Our jobs are so much bigger than simply teaching music. Middle school students especially are navigating a world that is constantly changing for them. They are changing intellectually, morally, socially, emotionally and physically. Isn’t school hard enough? The profound changes that adolescents go through can sometimes make school even more challenging. Chorus can be a time where they can stop the school routine and do something creative and expressive. But, I also use this time to teach them some very important emotional intelligence skills. This is easily integrated into our rehearsals.
Self regulation is an important aspect of emotional intelligence and this is something 10-15 year olds often lack! A great way to self regulate is by breathing. When there is concentration on the breath, the brain has a chance to recharge and reset. Chorus directors can easily practice this self regulation skill in rehearsal.

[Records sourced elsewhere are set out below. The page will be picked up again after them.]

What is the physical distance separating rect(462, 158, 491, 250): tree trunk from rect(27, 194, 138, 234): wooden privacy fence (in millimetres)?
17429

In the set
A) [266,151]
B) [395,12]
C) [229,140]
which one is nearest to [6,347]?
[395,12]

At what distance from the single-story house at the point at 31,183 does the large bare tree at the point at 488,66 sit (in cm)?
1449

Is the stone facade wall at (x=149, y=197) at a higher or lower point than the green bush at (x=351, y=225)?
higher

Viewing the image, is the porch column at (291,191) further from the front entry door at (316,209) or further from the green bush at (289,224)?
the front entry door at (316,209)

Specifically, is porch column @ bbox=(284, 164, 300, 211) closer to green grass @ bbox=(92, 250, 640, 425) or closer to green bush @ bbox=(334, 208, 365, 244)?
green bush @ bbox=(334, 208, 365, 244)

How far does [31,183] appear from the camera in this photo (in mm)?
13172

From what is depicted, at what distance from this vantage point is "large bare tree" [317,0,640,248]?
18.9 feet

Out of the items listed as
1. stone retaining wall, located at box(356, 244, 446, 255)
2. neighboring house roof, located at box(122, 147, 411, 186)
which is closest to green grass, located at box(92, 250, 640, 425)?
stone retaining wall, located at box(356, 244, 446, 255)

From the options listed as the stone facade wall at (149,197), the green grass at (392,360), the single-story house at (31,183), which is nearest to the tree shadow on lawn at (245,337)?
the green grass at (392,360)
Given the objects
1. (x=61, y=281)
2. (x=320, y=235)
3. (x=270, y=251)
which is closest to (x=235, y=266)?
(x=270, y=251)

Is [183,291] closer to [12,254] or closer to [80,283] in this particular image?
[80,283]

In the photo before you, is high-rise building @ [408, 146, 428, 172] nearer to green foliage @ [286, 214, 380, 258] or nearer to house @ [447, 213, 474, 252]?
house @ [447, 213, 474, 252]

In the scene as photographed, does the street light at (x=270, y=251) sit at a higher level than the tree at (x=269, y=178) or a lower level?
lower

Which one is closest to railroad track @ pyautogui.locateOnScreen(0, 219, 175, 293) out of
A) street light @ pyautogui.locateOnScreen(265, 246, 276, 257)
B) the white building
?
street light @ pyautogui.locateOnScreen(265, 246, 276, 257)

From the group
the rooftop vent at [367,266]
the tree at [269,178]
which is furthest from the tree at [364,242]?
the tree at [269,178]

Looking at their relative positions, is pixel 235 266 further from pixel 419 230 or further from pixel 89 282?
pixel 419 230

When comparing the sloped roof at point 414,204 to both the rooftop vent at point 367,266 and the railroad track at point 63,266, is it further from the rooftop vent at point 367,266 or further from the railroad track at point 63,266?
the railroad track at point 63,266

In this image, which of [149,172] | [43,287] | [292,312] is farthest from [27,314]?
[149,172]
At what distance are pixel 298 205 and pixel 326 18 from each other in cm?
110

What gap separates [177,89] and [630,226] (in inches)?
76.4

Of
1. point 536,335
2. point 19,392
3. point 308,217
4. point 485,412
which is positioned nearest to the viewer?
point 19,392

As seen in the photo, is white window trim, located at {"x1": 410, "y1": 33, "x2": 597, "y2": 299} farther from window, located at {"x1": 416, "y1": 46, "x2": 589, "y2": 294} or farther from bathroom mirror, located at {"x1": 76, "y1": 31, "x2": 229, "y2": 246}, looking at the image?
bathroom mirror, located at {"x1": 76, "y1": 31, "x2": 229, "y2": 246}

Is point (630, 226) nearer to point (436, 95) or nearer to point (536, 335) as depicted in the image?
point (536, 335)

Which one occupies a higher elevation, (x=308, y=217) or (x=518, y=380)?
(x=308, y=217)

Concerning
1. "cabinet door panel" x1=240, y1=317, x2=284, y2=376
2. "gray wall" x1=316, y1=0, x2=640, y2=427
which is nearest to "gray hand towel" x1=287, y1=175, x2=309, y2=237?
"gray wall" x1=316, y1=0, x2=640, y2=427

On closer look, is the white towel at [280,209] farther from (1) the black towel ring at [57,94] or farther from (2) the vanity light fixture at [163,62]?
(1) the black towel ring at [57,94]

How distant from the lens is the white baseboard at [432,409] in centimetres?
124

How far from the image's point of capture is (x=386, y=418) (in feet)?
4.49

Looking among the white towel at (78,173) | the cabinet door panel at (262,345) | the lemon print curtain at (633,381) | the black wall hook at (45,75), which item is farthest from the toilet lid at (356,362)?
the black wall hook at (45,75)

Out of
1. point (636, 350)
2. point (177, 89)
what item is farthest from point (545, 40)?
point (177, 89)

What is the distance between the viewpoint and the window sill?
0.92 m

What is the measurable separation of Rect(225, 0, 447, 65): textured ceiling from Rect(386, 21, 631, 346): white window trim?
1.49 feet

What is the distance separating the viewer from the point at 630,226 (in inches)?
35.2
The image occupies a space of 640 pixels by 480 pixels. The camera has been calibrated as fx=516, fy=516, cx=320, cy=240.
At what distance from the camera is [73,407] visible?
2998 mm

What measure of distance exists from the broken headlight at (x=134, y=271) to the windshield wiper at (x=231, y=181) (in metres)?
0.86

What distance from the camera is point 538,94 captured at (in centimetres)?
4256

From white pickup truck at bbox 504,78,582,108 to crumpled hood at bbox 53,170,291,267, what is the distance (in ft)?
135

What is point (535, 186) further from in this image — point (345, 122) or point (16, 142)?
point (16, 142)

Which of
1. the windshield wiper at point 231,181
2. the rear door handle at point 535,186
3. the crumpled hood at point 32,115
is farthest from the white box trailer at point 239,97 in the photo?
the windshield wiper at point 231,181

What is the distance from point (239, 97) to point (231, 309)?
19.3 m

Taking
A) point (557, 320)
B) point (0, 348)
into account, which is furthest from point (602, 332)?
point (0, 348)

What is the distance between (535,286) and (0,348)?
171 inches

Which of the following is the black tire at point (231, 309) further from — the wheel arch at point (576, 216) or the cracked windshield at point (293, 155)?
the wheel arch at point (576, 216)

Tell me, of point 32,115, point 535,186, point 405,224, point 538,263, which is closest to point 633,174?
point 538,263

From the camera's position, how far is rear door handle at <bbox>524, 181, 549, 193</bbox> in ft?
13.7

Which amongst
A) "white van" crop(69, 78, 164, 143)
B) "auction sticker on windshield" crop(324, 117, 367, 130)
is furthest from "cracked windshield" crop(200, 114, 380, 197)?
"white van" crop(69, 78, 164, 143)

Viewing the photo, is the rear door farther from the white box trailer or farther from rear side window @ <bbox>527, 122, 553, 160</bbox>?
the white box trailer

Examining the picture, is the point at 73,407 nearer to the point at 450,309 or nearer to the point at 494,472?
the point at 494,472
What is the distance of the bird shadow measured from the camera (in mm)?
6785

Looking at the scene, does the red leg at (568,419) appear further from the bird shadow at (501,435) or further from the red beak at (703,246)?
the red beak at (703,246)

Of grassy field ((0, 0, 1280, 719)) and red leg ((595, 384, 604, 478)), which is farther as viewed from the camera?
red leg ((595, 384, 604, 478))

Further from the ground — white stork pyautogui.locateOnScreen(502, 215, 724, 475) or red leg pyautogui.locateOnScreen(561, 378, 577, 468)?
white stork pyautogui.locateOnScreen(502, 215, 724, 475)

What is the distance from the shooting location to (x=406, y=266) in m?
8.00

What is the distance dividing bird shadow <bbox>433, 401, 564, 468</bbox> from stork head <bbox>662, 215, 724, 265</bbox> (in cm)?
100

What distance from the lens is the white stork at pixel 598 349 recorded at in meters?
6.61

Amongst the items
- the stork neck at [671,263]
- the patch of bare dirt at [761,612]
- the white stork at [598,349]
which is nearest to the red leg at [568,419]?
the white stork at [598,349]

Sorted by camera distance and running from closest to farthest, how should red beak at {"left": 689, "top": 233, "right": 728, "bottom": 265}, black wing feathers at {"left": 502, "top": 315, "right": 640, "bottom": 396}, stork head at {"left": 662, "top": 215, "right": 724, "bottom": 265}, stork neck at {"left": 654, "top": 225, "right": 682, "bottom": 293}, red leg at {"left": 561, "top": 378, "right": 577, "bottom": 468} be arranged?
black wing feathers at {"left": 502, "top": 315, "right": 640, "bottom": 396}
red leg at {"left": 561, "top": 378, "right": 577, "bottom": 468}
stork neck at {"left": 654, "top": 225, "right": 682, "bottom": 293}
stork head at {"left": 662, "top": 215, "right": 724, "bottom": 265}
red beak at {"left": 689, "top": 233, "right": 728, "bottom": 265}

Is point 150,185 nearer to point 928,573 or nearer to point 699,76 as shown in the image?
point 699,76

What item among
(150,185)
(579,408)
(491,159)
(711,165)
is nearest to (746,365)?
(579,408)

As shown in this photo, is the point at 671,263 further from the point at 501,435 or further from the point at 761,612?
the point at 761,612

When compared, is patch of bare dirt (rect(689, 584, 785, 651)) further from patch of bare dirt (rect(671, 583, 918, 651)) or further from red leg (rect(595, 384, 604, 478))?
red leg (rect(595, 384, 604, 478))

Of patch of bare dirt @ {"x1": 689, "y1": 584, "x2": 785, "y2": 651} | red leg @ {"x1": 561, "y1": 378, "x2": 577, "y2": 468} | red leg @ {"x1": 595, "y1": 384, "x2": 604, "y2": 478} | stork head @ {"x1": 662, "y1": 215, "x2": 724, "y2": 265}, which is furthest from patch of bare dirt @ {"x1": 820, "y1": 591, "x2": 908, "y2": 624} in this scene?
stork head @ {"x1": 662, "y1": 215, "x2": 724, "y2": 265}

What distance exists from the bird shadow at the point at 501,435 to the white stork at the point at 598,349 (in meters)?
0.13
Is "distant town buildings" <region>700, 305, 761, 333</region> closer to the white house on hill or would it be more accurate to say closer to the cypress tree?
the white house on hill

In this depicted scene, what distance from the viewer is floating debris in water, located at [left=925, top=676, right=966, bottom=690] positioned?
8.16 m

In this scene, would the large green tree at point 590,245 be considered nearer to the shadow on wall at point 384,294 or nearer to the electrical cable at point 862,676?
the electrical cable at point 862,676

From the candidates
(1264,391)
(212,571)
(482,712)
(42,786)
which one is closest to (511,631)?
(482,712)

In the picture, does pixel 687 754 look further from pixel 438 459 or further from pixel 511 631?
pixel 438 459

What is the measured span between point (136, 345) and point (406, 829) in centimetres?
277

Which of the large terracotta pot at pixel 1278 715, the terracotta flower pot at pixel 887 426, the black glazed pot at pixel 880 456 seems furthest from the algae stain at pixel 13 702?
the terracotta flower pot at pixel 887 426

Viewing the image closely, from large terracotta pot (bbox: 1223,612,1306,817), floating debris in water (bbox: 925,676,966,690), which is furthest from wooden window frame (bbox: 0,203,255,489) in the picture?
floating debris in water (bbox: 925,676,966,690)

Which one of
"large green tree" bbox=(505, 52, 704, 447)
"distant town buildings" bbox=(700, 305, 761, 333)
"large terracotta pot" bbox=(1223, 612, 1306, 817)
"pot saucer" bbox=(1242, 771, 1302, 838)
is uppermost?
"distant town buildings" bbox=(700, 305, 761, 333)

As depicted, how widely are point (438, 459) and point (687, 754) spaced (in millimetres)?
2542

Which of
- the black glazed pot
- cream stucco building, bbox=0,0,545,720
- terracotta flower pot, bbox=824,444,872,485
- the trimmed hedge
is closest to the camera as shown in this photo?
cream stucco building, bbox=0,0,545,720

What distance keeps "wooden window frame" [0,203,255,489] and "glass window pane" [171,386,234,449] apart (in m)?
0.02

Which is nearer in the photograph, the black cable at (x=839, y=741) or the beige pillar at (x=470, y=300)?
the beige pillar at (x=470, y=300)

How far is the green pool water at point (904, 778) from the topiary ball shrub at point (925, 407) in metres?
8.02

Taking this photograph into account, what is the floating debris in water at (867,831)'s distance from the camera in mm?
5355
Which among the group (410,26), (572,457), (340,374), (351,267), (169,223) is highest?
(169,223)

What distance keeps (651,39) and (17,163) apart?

One of my choir students recently missed a rehearsal because she had In-School-Suspension for losing her temper with a teacher. When I asked her what happened she said she just got so mad and ended up saying many things that landed her in the principal’s office (you can use your imagination...). I suggested that the next time she felt herself getting angry to use the breathing exercise that we practice during rehearsal. I explained again that the breath will give her brain and body a chance to pause so she can respond in a way that wouldn’t necessarily land her in detention. A few weeks later she told me that the breathing practice in rehearsal was a good reminder for her. She was able to use her breath to calm herself down more often. Many students have shared stories about using this technique when they are nervous before a test, during their sports games, or in a situation with an annoying sibling. Here is one exercise I use:
Box breathing is simple: breathe in for 3 counts, hold for 3, exhale for 3, hold again for 3 and repeat. As you guide the students (slowly), let them know that breathing is important for singing, but also for self regulation and relaxation. I usually make a box shape with my hand and encourage them to keep their arms at their sides. Eventually the students might even feel comfortable closing their eyes. I have found that this simple exercise also improves concentration throughout rehearsal. Give it a try! Let me know how it goes!